**PROMPT**
Each line from the one containing "Q: How many?" through the end of the data must be retyped exactly, and no other line.

**SUPPLIED MATERIAL**

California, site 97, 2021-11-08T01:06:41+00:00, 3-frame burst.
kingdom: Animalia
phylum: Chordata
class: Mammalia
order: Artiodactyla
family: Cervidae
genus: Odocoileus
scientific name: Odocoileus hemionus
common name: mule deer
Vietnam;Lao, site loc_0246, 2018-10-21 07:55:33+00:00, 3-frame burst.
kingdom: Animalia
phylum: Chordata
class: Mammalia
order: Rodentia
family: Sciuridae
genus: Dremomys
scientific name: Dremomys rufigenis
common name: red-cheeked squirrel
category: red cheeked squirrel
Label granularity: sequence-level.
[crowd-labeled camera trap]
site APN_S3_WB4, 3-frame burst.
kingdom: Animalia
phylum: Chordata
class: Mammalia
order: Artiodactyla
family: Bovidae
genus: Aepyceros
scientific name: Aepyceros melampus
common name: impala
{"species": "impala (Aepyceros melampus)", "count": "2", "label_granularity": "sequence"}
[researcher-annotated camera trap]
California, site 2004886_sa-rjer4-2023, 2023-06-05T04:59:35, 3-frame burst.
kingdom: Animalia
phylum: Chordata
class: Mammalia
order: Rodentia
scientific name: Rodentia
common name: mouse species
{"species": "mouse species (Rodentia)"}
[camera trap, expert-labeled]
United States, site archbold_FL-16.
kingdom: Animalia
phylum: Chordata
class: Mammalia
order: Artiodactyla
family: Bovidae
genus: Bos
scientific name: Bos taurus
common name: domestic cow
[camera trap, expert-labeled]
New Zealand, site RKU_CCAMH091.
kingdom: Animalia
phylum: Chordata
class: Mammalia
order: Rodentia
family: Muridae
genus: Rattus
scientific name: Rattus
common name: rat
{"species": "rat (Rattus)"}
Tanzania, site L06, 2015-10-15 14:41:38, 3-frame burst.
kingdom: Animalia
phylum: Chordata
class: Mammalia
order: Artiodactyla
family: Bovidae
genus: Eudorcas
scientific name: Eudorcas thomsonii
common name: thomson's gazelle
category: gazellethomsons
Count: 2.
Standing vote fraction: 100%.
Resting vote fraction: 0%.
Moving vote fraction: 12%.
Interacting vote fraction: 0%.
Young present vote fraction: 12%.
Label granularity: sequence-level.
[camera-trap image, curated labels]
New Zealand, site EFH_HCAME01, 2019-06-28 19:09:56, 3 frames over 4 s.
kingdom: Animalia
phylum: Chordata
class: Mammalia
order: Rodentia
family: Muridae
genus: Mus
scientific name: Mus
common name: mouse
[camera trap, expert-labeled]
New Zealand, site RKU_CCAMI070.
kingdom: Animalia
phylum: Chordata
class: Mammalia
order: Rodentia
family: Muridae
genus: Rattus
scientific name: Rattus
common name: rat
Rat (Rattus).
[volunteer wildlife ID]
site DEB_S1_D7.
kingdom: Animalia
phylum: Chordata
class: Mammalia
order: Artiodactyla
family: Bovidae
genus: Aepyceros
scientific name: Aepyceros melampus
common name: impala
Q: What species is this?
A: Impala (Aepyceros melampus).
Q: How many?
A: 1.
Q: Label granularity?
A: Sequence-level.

**RESULT FOR THIS TASK**
Q: How many?
A: 1.
Q: Label granularity?
A: Sequence-level.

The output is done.